Global macro overview for 01/08/2016:
Two of the Fed members had been actively commenting the recent US economic situation in the mass media during this weekend, so let's see what is their current point of view on this matter. The Dallas Fed President Kaplan said in Bloomberg Tv, that rate hike "is very much on the table" if data supports the economic outlook. Moreover, he mentioned that 2016 GDP would be just under 2%, and Brexit would have a marginal negative impact on US economic growth. Another FOMC member, Mr Dudley, has a little more pessimistic point of view. He believes the Fed should be cautious in raising rates, so the flatter path is more appropriate now. Moreover, the policymaker added that the US economy would grow steadily as it was close to the full employment levels. In conclusion, we have two different points of view regarding the interest rate hike, with Kaplan more hawkish and Dudley more dovish. Both of them are data dependant just as all Fed policy members currently are, so the economic figures release will be the key event that will shape the further Fed stance towards the interest rate change.

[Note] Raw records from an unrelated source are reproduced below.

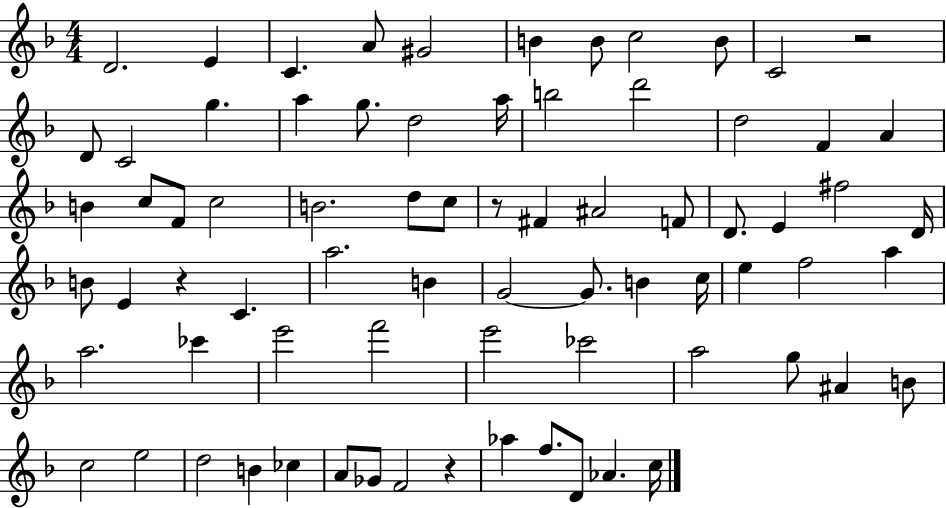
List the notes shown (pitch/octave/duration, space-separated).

D4/h. E4/q C4/q. A4/e G#4/h B4/q B4/e C5/h B4/e C4/h R/h D4/e C4/h G5/q. A5/q G5/e. D5/h A5/s B5/h D6/h D5/h F4/q A4/q B4/q C5/e F4/e C5/h B4/h. D5/e C5/e R/e F#4/q A#4/h F4/e D4/e. E4/q F#5/h D4/s B4/e E4/q R/q C4/q. A5/h. B4/q G4/h G4/e. B4/q C5/s E5/q F5/h A5/q A5/h. CES6/q E6/h F6/h E6/h CES6/h A5/h G5/e A#4/q B4/e C5/h E5/h D5/h B4/q CES5/q A4/e Gb4/e F4/h R/q Ab5/q F5/e. D4/e Ab4/q. C5/s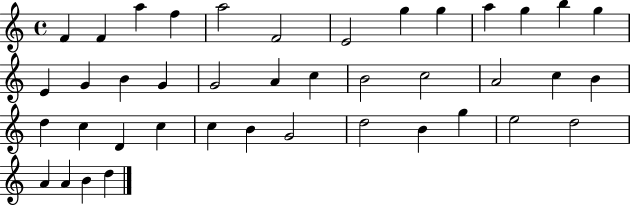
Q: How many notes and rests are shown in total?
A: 41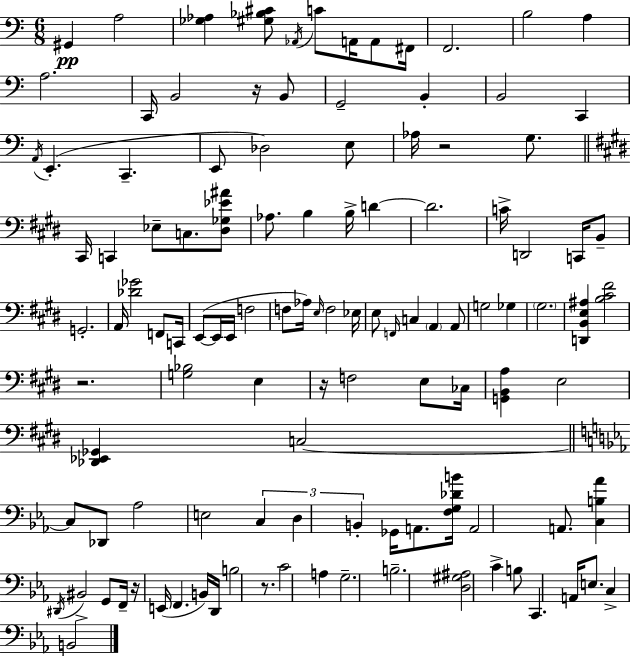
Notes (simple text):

G#2/q A3/h [Gb3,Ab3]/q [G#3,Bb3,C#4]/e Ab2/s C4/e A2/s A2/e F#2/s F2/h. B3/h A3/q A3/h. C2/s B2/h R/s B2/e G2/h B2/q B2/h C2/q A2/s E2/q. C2/q. E2/e Db3/h E3/e Ab3/s R/h G3/e. C#2/s C2/q Eb3/e C3/e. [D#3,Gb3,Eb4,A#4]/e Ab3/e. B3/q B3/s D4/q D4/h. C4/s D2/h C2/s B2/e G2/h. A2/s [Db4,Gb4]/h F2/e C2/s E2/e E2/s E2/s F3/h F3/e Ab3/s E3/s F3/h Eb3/s E3/e F2/s C3/q A2/q A2/e G3/h Gb3/q G#3/h. [D2,B2,E3,A#3]/q [B3,C#4,F#4]/h R/h. [G3,Bb3]/h E3/q R/s F3/h E3/e CES3/s [G2,B2,A3]/q E3/h [Db2,Eb2,Gb2]/q C3/h C3/e Db2/e Ab3/h E3/h C3/q D3/q B2/q Gb2/s A2/e. [F3,G3,Db4,B4]/s A2/h A2/e. [C3,B3,Ab4]/q D#2/s BIS2/h G2/e F2/s R/s E2/s F2/q. B2/s D2/s B3/h R/e. C4/h A3/q G3/h. B3/h. [D3,G#3,A#3]/h C4/q B3/e C2/q. A2/s E3/e. C3/q B2/h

Now, let's take a look at the US Dollar index technical picture on the daily time frame. Since the low at the level of 91.92 has been reached, the market is still trying to make the sequence of higher highs and higher lows, so the longer term trend can change to bullish. Currently, the key level for bulls is at 92.03, and any violation of this level will invalidate this scenario. The next support is seen at 95.32 and the next resistance lies at 96.31.